| DESCRIPTION OF THE TASK |
Reproduce verbatim the stretch of lines below from the one containing "How much distance" through the final line, both included, and nothing else.

**** SUPPLIED ENTRIES

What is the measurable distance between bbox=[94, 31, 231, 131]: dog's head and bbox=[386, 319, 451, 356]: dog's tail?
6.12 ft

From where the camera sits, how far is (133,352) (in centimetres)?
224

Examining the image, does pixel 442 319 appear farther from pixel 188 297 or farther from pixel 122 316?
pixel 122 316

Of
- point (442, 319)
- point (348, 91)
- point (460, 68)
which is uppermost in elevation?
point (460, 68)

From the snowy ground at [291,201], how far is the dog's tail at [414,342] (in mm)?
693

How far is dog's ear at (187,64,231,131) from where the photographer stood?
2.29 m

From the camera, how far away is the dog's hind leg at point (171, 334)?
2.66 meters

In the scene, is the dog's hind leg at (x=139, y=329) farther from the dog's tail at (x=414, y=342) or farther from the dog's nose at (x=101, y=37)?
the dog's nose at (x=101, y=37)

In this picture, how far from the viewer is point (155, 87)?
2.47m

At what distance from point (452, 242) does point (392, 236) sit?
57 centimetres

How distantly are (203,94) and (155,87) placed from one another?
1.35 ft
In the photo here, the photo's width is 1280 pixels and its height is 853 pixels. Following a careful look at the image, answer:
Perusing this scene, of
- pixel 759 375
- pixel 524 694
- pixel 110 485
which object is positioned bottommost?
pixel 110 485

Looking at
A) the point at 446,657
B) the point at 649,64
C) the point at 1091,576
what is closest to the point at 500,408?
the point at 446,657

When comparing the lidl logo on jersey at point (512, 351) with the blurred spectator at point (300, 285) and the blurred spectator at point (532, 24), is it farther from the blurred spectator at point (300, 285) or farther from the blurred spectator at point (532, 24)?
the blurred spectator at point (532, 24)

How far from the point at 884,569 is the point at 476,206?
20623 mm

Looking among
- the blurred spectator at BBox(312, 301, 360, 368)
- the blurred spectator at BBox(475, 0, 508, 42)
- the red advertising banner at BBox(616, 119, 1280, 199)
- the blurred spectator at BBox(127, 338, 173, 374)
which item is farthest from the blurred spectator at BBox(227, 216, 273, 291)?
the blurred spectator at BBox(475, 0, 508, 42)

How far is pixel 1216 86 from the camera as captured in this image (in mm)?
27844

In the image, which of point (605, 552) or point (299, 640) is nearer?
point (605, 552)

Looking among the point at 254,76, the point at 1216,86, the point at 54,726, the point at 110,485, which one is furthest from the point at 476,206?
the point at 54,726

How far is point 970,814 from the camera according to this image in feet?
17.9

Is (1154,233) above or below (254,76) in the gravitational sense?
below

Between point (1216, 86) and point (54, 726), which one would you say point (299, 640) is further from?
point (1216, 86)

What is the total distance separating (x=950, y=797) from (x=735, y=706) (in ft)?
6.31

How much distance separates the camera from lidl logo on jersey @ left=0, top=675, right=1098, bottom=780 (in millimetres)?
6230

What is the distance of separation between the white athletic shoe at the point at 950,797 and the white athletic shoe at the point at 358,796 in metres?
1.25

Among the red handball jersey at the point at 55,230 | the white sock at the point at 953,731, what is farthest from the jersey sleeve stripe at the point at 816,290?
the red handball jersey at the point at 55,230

********

| TASK RESULT |
How much distance separates the camera from lidl logo on jersey @ left=0, top=675, right=1098, bottom=780 (in millimetres)?
6230

What is the distance of separation between the white athletic shoe at the point at 950,797 and the white athletic shoe at the point at 358,796 in metres?
1.25

Among the red handball jersey at the point at 55,230 | the white sock at the point at 953,731, what is farthest from the jersey sleeve stripe at the point at 816,290?
the red handball jersey at the point at 55,230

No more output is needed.